I commiserate. Penned originally in French by Laurent Binet—author of HHhH, a masterful novel ostensibly detailing the assassination of Nazi official Reinhard Heydrich—the above portrays a central problem with writing historical fiction. Where Binet saw wartime heroism and struggled to divulge it without resorting to “cheap literary effects,” I saw the financial crisis of 2008 in -retrospect—and a story that refused to boil itself down to a simple lineage of cause and effect, faulted and failed.
It has been five years, this September 15, since Lehman Brothers fell. Should we not have figured it all out by now?
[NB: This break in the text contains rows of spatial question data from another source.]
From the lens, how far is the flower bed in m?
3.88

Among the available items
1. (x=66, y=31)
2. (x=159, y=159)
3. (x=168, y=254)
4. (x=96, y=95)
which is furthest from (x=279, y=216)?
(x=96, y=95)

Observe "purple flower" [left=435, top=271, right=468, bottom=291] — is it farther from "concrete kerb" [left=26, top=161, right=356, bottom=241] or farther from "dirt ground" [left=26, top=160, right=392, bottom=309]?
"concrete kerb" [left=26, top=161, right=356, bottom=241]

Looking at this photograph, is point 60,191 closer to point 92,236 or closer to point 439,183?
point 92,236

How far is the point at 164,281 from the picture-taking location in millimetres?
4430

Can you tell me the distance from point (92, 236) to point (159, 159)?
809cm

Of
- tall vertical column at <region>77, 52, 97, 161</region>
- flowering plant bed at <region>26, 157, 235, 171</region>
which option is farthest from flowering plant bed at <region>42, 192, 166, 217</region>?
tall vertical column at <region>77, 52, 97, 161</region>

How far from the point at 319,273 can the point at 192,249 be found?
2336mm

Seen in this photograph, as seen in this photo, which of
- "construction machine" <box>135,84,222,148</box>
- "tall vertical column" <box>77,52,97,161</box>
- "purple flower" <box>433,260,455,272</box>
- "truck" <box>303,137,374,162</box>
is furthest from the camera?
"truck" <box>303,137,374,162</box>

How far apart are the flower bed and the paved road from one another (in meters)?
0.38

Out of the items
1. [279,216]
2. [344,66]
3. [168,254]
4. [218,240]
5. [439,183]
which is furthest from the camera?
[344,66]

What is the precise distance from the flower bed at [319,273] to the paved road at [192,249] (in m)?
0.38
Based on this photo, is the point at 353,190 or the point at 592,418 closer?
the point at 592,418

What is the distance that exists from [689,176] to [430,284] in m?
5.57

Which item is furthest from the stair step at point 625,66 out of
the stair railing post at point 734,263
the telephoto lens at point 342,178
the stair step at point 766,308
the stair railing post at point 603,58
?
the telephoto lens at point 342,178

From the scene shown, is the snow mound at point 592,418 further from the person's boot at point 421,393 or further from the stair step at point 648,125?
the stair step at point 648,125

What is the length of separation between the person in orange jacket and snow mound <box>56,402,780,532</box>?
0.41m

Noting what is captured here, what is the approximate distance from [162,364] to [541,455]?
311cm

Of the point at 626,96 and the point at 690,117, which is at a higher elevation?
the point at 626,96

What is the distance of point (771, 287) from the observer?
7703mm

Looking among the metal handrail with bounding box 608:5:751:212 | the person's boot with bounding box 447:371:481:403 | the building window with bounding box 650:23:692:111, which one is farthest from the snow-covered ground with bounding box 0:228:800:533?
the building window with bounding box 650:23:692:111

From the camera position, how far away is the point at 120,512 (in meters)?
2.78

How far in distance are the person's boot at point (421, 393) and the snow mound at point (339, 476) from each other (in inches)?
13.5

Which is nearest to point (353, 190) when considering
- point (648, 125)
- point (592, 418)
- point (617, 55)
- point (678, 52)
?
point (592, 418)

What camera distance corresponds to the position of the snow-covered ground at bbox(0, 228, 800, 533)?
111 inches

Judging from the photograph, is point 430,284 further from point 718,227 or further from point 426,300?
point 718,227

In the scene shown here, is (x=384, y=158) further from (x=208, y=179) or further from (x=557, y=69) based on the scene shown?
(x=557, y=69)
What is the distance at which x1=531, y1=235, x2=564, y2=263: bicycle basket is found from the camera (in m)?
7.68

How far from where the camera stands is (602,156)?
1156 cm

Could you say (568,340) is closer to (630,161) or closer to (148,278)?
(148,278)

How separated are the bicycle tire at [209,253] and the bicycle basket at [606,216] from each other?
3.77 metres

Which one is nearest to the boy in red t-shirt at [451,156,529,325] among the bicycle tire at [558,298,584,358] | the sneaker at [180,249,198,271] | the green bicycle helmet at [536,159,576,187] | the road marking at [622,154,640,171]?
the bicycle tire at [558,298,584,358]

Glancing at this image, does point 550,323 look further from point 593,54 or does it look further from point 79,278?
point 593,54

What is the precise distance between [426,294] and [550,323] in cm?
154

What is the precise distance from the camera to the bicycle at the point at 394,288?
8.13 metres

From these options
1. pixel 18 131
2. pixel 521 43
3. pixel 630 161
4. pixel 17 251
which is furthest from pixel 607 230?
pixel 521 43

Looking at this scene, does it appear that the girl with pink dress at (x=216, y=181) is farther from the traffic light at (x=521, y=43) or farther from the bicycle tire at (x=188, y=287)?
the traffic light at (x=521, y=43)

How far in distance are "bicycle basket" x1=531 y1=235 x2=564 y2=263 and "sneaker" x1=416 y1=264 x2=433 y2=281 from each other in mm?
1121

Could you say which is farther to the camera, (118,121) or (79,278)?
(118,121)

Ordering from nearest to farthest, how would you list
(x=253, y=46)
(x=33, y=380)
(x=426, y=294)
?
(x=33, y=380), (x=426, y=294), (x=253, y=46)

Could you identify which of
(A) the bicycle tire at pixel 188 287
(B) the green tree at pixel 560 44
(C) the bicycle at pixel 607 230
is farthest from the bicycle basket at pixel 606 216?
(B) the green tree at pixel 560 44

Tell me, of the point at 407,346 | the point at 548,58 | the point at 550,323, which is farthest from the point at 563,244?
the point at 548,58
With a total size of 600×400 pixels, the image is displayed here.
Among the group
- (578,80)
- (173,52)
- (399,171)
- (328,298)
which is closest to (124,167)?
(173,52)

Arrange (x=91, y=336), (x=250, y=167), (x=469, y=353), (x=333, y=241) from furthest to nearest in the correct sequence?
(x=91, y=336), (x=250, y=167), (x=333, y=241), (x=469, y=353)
I started the search for a cause by attempting to map a relatively robust outline of the financial system, the result of which you’ll see on page 36. I then asked many people—politicians, journalists,- CIOs, asset managers, consultants, random people in bars—where they would locate “the bomb,” the place it all began. Would it be in ratings agencies that turned dirt into gold? In government programs promoting home ownership? In AIG’s appetite for the wrong side of credit-default swap trades?
I knew there would be disagreement between parties, but the amount surprised even me. Little, if any, consensus emerged—and parties on various sides of the debate so strongly believed their positions that I was swayed more than once. The exercise, as it progressed, seemed increasingly futile. What’s more, the question itself refused to stay in one place: It went from what to how to why and back again, adding to my confusion.
And so I had an intensely difficult time writing this cover story. We’ll see how it turns out. Why the future tense? Because, as I write this, I have yet to put pen to paper on the actual article, an order of production new to me. In the words of Binet: “This scene is not really useful, and on top of that I practically made it up. I don’t think I’m going to keep it.”
Note: In English, “Himmler’s brain is called Heydrich”—the Nazi-era phrase behind Binet’s unusual title.